• **EXTRACT TO READ**
By now it's highly unlikely that you've not heard about Michael Dell's bid to take Dell Inc. (DELL) private. The controversy has dominated the financial press for a couple months, and there are many strong opinions in favor of and against the deal. However, it is my opinion that unlike in the failed Best Buy (BBY) buyout, there is a possibility the current drama was very deliberately planned by Michael Dell and his advisors to ultimately allow him to take the company private well below what asset managers would like. While that may sound like a sensationalist claim, I think that going through the entire background of the deal at once makes the possibility appear far more realistic than any other alternative. To that end, I've provided a detailed recap of the deal history followed by a brief discussion of the political factors, as well as shareholder breakdown data. Please comment and critique as you see fit. The opinions expressed below are my own hypotheses based on personal research, and I would enjoy hearing other well-supported views.
I've included citations so that you can verify and evaluate for yourself. I will use Dell Inc.'s ticker, DELL, in all caps to refer to the company in order to avoid confusion.
January 12: Rumors of DELL acquisition leak, stock begins rise from $11.83.
January 23: SA article argues $15.95 as fair price for DELL.
February 5: DELL files 8-K announcing agreement to go private in an acquisition by Michael Dell & Silver Lake Partners at $13.65. DELL is advised by Goldman Sachs (GS) and Evercore Partners (EVR) will run a 45-day go shop to seek out counter-offers.
February 8: Southeastern Asset Management - the 2nd largest DELL shareholder - files 13D regarding a letter to DELL's Board of Directors stating Southeastern's intent to combat the acquisition, stating:
On February 5, 2013, the Issuer announced that it had signed a definitive merger agreement pursuant to which Michael Dell, together with Silver Lake Partners, intend to cash-out existing stockholders of the Issuer at a per share price of $13.65 in a "going private" transaction. In response to such announcement, on February 8, 2013, Southeastern sent a letter to the Board of Directors of the Issuer expressing its extreme disappointment in the per share price of $13.65, which Southeastern believes grossly undervalues the Issuer. The letter also expressed Southeastern's current intent to vote against the proposed transaction as currently structured. The letter further stated that Southeastern currently intends to avail itself of all options at its disposal to oppose the proposed transaction, including but not limited to a proxy fight, litigation claims and any available Delaware statutory appraisal rights. SEC Filing
February 12: Peter Misek, Jefferies analyst, suggests a bid increase to $15 is a possibility and such an increase would abate criticism. Also states that he thinks "$17 is unlikely."
Financial Times piece by Richard Waters unveils next largest outside shareholder, T Rowe Price, also opposes the deal. Brian Rogers, CIO of T Rowe, says he "believe[s] the proposed buyout does not reflect the value of Dell." At the same time, Southeastern Asset Management hires D.F. King & Co., the largest proxy solicitor in the world, to drum up votes against the deal. The combined hype drives DELL shares up past the buyout price of $13.65 to $13.78. Silver Lake counters by saying that without a buyout, the stock goes back to being "an $8 stock." (Interesting to note that DELL never dropped to $8. Its lowest point was $8.69.)

• **EXERCISE BRIEF**
Rewrite the passage of the Dell buyout article from "February 5: DELL" to "seek out counter-offers.", replacing "45-day" with "60-day".

• **MATERIAL PROVIDED**
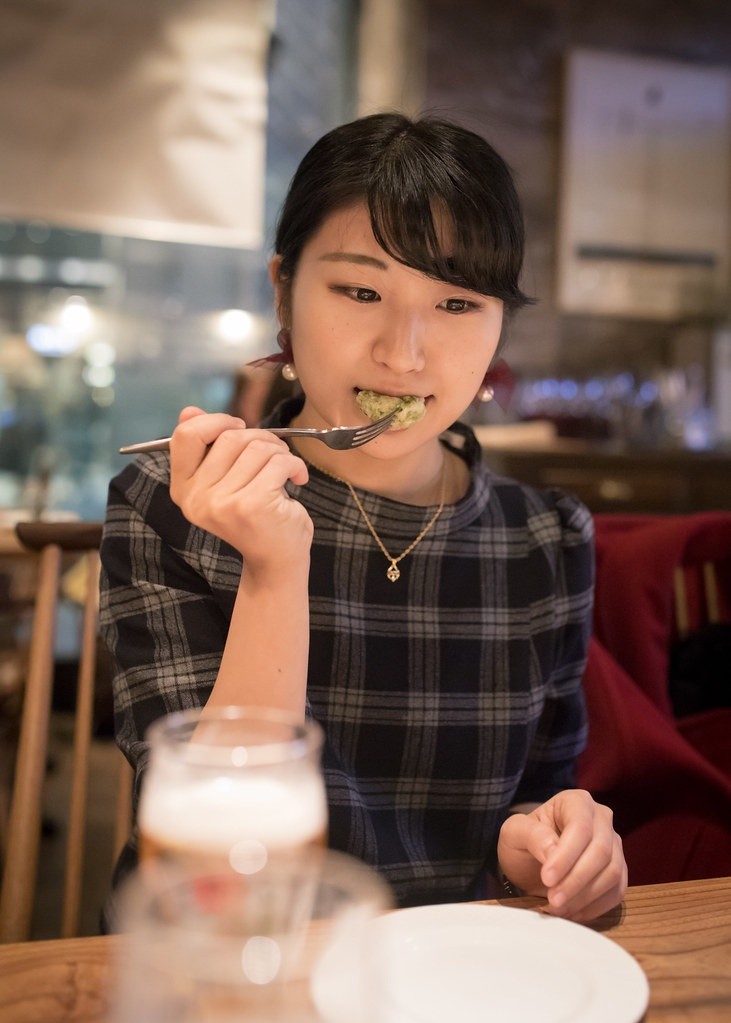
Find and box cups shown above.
[106,849,386,1023]
[136,707,329,948]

• **CORRECT ANSWER**
February 5: DELL files 8-K announcing agreement to go private in an acquisition by Michael Dell & Silver Lake Partners at $13.65. DELL is advised by Goldman Sachs (GS) and Evercore Partners (EVR) will run a 60-day go shop to seek out counter-offers.